2. Metric Learning Model with TFRS

class MovieModel(tfrs.Model):

    def __init__(self, user_model, movie_model):
        super().__init__()
        self.user_model = user_model
        self.movie_model = movie_model
        self.task = tfrs.tasks.Retrieval(
            metrics=tfrs.metrics.FactorizedTopK(
                candidates=movie_titles.batch(128).map(movie_model)
            )
        )

    def compute_loss(self, features, training=False):
        user_embeddings = self.user_model(features["user_id"])
        movie_embeddings = self.movie_model(features["movie_title"])
        return self.task(user_embeddings, movie_embeddings)

Training

model = MovieModel(user_model, movie_model)
model.compile()

cached_ratings = ratings.shuffle(100_000).batch(8192).cache()
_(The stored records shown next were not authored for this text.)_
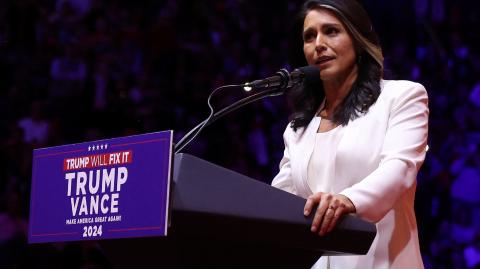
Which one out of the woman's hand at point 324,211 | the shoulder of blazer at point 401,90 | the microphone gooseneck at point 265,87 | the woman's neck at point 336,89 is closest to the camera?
the woman's hand at point 324,211

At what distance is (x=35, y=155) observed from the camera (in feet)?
5.88

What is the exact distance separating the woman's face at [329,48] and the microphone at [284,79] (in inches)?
4.1

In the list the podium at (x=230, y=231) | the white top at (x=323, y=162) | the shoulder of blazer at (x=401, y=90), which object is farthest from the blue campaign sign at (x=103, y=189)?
the shoulder of blazer at (x=401, y=90)

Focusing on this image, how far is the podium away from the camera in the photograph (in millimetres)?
1533

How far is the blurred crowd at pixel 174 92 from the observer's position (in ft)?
19.2

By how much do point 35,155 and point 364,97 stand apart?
857mm

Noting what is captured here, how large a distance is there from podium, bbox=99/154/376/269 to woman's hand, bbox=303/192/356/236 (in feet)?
0.05

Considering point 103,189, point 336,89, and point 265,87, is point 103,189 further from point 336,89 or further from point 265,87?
point 336,89

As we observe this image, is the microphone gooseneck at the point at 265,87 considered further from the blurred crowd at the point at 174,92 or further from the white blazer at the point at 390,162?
the blurred crowd at the point at 174,92

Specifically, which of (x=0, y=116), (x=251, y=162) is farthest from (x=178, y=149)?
(x=251, y=162)

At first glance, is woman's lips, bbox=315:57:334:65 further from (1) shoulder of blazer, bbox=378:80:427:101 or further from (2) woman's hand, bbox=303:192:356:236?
(2) woman's hand, bbox=303:192:356:236

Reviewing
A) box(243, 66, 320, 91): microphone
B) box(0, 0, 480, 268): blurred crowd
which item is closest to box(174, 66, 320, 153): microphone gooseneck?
box(243, 66, 320, 91): microphone

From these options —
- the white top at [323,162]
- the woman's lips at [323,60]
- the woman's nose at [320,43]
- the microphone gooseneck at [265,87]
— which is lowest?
the white top at [323,162]

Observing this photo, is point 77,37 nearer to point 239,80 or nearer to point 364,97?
point 239,80
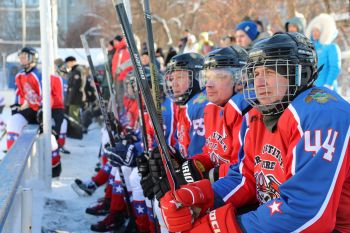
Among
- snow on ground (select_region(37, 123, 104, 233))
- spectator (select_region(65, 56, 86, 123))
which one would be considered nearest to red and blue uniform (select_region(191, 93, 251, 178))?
snow on ground (select_region(37, 123, 104, 233))

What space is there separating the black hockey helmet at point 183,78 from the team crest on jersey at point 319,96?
174 cm

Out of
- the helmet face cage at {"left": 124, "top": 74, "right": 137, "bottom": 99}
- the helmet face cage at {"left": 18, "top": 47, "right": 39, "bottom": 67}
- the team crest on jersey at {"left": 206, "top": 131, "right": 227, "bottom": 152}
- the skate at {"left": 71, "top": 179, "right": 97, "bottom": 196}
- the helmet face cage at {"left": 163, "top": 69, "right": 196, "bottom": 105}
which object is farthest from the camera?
the helmet face cage at {"left": 18, "top": 47, "right": 39, "bottom": 67}

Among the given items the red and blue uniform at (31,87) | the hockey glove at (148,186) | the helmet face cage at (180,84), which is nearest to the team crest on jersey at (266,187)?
the hockey glove at (148,186)

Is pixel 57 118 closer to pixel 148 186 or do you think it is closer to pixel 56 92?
pixel 56 92

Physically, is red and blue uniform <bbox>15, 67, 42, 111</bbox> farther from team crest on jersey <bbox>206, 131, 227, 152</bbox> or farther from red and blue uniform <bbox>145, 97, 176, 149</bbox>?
team crest on jersey <bbox>206, 131, 227, 152</bbox>

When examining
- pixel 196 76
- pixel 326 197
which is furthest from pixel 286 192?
pixel 196 76

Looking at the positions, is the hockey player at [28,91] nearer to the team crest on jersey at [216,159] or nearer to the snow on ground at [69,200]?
the snow on ground at [69,200]

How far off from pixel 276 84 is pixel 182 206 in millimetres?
649

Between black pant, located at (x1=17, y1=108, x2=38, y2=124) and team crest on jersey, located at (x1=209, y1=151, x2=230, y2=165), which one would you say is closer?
team crest on jersey, located at (x1=209, y1=151, x2=230, y2=165)

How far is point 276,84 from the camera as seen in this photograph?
7.14 feet

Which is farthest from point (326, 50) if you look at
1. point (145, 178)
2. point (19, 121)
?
point (19, 121)

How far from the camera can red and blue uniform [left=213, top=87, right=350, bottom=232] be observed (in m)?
1.87

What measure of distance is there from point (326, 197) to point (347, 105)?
0.35 meters

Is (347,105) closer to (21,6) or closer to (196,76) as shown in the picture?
(196,76)
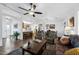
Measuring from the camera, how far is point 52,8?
2553 mm

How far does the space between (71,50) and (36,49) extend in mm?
643

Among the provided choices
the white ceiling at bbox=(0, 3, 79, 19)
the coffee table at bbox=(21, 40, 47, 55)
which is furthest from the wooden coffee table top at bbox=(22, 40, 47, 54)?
the white ceiling at bbox=(0, 3, 79, 19)

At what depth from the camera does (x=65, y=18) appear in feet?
8.23

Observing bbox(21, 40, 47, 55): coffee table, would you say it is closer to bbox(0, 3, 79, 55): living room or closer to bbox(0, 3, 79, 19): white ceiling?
bbox(0, 3, 79, 55): living room

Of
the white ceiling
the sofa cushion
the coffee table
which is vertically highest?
the white ceiling

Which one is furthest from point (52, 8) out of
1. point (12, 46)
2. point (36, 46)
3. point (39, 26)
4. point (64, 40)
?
point (12, 46)

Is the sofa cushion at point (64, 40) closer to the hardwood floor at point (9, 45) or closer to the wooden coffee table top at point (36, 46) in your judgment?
the wooden coffee table top at point (36, 46)

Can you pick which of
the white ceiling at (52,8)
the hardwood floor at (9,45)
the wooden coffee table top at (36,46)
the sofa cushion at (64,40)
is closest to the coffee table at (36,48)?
the wooden coffee table top at (36,46)

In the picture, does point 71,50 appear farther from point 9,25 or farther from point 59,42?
point 9,25

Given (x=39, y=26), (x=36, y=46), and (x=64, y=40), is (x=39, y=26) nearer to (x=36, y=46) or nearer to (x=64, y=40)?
(x=36, y=46)

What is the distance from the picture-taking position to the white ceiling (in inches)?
99.0

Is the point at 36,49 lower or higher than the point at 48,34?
lower

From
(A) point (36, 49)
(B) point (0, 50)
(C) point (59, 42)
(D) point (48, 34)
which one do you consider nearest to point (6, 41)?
(B) point (0, 50)

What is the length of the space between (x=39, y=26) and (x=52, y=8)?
41 centimetres
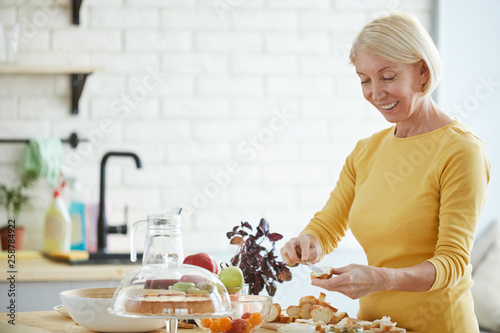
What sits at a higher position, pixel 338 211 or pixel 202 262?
pixel 338 211

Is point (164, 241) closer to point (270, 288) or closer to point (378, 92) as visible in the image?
point (270, 288)

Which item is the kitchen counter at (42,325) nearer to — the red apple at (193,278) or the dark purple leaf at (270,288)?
the dark purple leaf at (270,288)

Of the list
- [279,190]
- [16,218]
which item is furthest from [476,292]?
[16,218]

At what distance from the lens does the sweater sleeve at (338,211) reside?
2057 mm

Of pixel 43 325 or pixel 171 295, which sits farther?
pixel 43 325

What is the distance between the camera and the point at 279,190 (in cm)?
343

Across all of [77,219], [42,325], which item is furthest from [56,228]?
[42,325]

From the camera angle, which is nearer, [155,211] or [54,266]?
[54,266]

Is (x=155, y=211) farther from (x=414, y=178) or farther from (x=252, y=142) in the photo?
(x=414, y=178)

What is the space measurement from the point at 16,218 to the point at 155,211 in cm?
65

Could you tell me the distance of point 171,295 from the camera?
1.27 metres

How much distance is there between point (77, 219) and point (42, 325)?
1.56 m

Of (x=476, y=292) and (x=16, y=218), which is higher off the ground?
(x=16, y=218)

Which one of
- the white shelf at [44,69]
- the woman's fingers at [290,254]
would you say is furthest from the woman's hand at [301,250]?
the white shelf at [44,69]
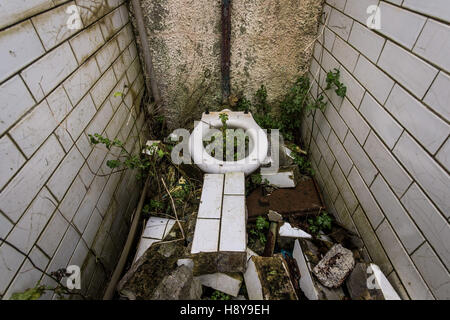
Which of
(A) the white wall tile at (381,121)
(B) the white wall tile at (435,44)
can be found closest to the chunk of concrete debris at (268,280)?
(A) the white wall tile at (381,121)

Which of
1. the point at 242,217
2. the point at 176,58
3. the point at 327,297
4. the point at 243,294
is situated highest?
the point at 176,58

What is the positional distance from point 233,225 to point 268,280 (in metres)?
0.35

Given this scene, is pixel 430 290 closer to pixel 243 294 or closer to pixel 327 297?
pixel 327 297

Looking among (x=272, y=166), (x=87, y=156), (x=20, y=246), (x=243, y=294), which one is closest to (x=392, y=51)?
(x=272, y=166)

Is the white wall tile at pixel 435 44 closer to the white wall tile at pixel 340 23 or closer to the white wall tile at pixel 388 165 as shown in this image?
the white wall tile at pixel 388 165

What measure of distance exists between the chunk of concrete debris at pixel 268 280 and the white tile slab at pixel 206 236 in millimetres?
227

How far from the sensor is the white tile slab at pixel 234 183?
1637 mm

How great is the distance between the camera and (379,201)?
131 centimetres

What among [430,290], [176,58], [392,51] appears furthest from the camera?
[176,58]

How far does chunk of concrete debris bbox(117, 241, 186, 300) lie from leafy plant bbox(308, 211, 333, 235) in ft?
2.97

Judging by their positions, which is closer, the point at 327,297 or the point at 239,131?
the point at 327,297

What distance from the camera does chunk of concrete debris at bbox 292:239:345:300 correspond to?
4.09 ft

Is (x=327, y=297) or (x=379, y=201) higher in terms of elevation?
(x=379, y=201)
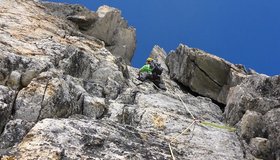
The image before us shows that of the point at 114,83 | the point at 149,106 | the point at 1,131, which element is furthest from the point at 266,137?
the point at 1,131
model.fit(cached_ratings, epochs=3)

Making Recommendations

index = tfrs.layers.factorized_top_k.BruteForce(model.user_model)
index.index_from_dataset(
    movie_titles.batch(100).map(lambda title: (title, model.movie_model(title)))
)

# Predict for a user
user_id = "42"
scores, titles = index(tf.constant([user_id]))
print(f"Recommendations for user {user_id}: {titles[0, :3].numpy()}")

Summary

In this chapter, you learned:

  • The difference between collaborative, content-based, and hybrid recommendation systems
  • How to use the TensorFlow Recommenders (TFRS) library
  • How to train an end-to-end retrieval model using user and item embeddings
  • How to generate personalized recommendations

Recommender systems are deeply embedded in modern software ecosystems — from e-commerce to social media. By learning how to build one, you gain the ability to create truly personalized user experiences.